Segment Start: Records for the task
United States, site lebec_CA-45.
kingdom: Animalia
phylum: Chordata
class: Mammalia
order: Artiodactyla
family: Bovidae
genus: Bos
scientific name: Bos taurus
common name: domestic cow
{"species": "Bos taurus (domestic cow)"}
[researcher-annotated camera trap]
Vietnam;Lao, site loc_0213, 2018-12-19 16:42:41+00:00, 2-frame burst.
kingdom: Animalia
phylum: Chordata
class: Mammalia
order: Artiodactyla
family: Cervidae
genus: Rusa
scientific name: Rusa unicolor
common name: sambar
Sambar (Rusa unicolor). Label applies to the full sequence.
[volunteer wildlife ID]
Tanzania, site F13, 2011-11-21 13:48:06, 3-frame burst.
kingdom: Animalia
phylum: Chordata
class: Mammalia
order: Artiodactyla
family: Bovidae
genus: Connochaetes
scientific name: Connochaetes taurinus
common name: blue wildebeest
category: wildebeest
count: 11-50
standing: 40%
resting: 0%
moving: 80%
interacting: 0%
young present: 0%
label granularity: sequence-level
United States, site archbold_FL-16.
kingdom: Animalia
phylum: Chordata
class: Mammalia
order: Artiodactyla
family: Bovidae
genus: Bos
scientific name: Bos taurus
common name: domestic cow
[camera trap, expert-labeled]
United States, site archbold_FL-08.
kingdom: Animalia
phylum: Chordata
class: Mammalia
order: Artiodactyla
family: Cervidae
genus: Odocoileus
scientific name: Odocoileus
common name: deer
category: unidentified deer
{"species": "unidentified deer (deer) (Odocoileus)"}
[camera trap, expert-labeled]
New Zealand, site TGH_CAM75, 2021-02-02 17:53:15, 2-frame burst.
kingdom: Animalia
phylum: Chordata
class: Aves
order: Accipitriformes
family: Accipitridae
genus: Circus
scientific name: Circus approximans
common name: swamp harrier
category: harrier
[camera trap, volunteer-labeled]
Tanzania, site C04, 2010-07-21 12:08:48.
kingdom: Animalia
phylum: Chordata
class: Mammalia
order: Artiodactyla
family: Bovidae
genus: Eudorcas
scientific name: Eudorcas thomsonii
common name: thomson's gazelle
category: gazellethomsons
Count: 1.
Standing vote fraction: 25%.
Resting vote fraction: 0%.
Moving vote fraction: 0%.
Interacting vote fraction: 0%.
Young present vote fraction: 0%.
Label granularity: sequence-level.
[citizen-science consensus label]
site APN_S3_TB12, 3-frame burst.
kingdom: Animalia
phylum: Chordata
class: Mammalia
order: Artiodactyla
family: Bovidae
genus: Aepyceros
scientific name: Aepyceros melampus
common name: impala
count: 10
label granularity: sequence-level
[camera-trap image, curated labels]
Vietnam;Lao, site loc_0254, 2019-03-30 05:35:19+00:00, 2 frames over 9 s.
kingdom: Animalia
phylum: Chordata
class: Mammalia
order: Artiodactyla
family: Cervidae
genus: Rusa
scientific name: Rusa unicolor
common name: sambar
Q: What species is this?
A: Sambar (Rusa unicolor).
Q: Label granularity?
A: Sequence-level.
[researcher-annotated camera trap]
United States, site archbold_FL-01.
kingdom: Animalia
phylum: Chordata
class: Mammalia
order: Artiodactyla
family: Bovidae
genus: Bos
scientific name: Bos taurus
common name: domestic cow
Segment End: Records for the task
> **Task statement**: Give only the lines from the one holding "scientific name: Connochaetes taurinus" through the one holding "United States, site archbold_FL-16.", each restated exactly as it appears above.

> **Answer section**:
scientific name: Connochaetes taurinus
common name: blue wildebeest
category: wildebeest
count: 11-50
standing: 40%
resting: 0%
moving: 80%
interacting: 0%
young present: 0%
label granularity: sequence-level
United States, site archbold_FL-16.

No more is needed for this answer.